Practical tip: If you want to plan an aurora-watching trip, apps and websites that track real-time geomagnetic activity and Kp index forecasts — such as Space Weather Live or NOAA’s Space Weather Prediction Center — can give you advance warning of incoming storms, sometimes 1–3 days ahead.

Some aurora facts that tend to surprise people

Even those who have seen the northern lights in person often don’t know some of the less-publicized details about how the aurora behaves and where it appears.

  • Auroras can occur during the day — they’re simply invisible because daylight drowns them out. The phenomenon is continuous, not limited to night hours.
  • The aurora makes sound in rare cases. Though widely debated for decades, researchers in Finland have recorded faint crackling and clapping noises associated with strong auroral events. The sounds are thought to originate at altitudes far lower than the aurora itself.
  • Astronauts aboard the International Space Station observe auroras from above — seeing them as glowing rings encircling the poles rather than overhead curtains.
  • Jupiter, Saturn, Uranus, and Neptune all have their own auroras, generated by their powerful magnetic fields interacting with the solar wind or, in Jupiter’s case, also with its volcanic moon Io.
  • The word “aurora” was chosen by French astronomer Pierre Gassendi in the 17th century, referencing the Roman goddess of dawn — a fitting name for a light that often appears just before sunrise.

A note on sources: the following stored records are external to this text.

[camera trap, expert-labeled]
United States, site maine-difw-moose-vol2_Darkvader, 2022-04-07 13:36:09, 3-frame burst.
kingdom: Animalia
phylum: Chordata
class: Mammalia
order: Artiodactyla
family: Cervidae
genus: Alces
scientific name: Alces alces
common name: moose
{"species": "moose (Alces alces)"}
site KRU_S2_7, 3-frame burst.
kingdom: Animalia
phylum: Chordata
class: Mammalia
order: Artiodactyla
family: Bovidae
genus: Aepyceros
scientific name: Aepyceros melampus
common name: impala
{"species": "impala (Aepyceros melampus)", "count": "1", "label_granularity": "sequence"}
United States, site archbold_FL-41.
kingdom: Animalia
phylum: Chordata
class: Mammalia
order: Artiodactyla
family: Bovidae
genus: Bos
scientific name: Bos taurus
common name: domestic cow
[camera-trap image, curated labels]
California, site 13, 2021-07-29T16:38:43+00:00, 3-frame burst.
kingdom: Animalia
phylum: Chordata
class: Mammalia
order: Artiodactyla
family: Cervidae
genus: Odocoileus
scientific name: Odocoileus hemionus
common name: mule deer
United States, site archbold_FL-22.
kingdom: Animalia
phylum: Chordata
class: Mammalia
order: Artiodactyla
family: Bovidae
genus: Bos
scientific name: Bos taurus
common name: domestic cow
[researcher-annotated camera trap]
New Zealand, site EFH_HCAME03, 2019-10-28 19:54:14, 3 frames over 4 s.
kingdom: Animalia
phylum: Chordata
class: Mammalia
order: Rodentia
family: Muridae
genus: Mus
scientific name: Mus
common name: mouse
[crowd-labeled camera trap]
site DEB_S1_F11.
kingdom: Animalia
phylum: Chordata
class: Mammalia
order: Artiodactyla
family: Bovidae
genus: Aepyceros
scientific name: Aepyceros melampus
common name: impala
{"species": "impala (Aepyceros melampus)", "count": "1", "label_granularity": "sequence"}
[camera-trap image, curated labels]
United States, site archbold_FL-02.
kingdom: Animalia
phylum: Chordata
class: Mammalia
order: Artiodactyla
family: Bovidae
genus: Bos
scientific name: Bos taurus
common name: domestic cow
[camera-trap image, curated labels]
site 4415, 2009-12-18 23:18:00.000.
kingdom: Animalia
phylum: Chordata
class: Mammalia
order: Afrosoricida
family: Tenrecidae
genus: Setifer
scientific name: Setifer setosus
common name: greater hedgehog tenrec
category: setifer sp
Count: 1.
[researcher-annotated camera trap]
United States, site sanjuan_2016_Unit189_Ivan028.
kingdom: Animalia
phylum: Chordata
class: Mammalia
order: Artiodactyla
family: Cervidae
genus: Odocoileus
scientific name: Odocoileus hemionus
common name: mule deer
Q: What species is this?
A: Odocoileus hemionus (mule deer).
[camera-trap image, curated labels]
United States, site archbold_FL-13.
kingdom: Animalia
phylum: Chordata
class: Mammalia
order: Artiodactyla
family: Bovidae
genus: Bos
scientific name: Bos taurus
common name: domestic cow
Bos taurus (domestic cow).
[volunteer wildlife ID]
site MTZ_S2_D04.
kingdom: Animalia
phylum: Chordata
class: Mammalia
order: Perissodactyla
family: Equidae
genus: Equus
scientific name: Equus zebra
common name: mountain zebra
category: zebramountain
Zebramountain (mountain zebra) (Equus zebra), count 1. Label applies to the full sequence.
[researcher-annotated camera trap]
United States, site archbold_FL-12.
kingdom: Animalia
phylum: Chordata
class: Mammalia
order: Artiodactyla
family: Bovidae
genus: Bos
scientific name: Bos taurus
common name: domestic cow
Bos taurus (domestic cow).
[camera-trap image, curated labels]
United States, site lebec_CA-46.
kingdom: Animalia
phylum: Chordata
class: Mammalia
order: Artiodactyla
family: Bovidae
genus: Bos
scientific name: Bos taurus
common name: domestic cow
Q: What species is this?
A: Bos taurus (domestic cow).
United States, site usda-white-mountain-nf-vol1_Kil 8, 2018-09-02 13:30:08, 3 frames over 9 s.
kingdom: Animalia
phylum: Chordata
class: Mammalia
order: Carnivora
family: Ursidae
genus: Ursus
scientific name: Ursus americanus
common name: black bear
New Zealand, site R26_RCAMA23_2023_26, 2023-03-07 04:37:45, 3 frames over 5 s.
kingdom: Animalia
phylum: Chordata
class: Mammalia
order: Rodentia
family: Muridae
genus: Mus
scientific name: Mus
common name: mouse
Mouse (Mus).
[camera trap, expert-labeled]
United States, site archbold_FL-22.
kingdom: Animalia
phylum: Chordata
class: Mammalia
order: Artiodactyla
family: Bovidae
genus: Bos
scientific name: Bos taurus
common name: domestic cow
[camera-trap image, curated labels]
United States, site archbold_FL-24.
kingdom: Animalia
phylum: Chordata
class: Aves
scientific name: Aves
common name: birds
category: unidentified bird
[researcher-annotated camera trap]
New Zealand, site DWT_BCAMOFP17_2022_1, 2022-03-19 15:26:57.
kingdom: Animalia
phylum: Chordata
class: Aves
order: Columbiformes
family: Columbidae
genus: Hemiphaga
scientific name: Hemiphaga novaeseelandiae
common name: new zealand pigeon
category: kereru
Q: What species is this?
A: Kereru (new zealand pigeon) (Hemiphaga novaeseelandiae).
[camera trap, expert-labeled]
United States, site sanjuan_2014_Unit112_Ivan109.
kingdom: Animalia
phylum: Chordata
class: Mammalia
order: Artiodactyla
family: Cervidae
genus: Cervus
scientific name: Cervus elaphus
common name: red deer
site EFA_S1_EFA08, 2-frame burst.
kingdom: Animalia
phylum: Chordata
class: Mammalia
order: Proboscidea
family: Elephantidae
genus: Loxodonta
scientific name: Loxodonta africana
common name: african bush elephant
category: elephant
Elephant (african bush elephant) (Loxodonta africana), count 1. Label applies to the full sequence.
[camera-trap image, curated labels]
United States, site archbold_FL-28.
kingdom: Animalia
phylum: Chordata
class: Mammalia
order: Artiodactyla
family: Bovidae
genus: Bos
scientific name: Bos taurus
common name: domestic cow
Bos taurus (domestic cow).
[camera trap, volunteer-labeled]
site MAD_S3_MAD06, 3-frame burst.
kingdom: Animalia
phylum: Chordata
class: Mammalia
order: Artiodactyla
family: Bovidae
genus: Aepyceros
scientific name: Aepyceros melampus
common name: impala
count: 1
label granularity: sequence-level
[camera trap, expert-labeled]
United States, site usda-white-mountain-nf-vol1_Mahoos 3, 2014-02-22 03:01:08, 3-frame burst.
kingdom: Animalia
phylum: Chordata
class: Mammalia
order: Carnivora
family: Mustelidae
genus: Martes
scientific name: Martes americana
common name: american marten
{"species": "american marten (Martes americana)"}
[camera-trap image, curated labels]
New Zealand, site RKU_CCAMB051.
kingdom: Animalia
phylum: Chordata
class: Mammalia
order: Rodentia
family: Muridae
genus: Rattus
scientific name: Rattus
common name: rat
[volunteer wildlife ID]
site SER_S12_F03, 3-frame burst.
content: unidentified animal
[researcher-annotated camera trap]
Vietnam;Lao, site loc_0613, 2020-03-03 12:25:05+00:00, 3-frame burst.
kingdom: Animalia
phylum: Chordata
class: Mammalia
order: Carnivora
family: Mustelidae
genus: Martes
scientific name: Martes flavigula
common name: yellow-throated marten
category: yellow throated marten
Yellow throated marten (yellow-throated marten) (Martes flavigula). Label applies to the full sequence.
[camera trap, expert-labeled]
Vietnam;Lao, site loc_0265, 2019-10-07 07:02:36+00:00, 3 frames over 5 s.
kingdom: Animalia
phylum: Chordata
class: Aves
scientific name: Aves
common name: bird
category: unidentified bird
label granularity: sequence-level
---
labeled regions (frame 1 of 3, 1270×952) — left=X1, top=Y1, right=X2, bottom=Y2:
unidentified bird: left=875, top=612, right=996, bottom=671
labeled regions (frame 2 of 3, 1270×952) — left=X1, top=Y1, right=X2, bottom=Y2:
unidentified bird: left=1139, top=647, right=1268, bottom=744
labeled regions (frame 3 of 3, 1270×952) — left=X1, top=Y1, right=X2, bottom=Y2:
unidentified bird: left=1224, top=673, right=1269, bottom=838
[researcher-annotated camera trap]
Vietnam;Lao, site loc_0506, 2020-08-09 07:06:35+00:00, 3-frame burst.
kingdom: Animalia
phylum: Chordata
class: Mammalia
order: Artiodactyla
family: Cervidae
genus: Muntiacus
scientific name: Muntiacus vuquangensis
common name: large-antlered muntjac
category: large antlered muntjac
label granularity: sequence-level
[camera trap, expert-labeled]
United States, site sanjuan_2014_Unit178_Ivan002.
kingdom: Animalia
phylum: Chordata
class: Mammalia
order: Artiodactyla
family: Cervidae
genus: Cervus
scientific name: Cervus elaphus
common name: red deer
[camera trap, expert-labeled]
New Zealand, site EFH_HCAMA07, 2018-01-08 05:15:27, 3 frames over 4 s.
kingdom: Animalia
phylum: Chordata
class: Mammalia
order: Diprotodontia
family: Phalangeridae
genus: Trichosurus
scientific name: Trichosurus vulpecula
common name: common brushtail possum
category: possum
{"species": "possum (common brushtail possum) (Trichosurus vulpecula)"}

Where and when you actually have the best chance of seeing it

Chasing the northern lights requires more than just booking a flight to Scandinavia. Timing, weather, and darkness all factor into whether you’ll witness a display or return home disappointed.

The best viewing window in the northern hemisphere runs from late September through late March. This isn’t because auroras are absent in summer — they absolutely occur — but because midsummer nights in the Arctic are too bright for the lights to be visible. You need true darkness, which the polar night season provides in abundance.

Clear skies are equally critical. Tromsø in Norway, Abisko in Sweden, and Rovaniemi in Finland are popular destinations partly because of their relatively stable weather patterns compared to Iceland’s notoriously unpredictable conditions. That said, Iceland offers the added draw of volcanic landscapes and geothermal pools as backdrop.

The aurora as a scientific tool, not just a spectacle

For space weather researchers, the aurora serves as a real-time visual indicator of what’s happening between the Sun and Earth. Monitoring auroral activity helps scientists understand geomagnetic disturbances that can affect satellite communications, GPS accuracy, and even power grid stability on the ground.

Strong geomagnetic storms — the same events that produce the most spectacular northern lights — have historically caused disruptions to electrical infrastructure. The 1989 Quebec blackout, which left millions without power for hours, was triggered by a powerful geomagnetic storm. Understanding and predicting these events is now an active area of space weather research with real-world implications.

The aurora is one of those rare phenomena that is simultaneously beautiful enough to stop you in your tracks and scientifically important enough to dedicate entire research programs to it. It exists at the intersection of astrophysics, atmospheric science, and human experience in a way few natural events do.

The northern lights have looked the same for a very long time

Cave paintings and ancient rock art found in parts of Europe and North America contain depictions that some researchers interpret as auroral displays, suggesting that humans have been watching — and trying to record — the northern lights for tens of thousands of years. Norse mythology described them as the glow from the shields of the Valkyries. Indigenous peoples across the Arctic developed rich oral traditions around the lights, often attributing them to spirits or ancestors.

What has changed is our understanding. We now know the lights are not supernatural — but knowing the mechanism doesn’t diminish the experience of watching charged particles from the Sun illuminate the sky above you in shifting waves of color. If anything, understanding what you’re looking at makes it more remarkable, not less.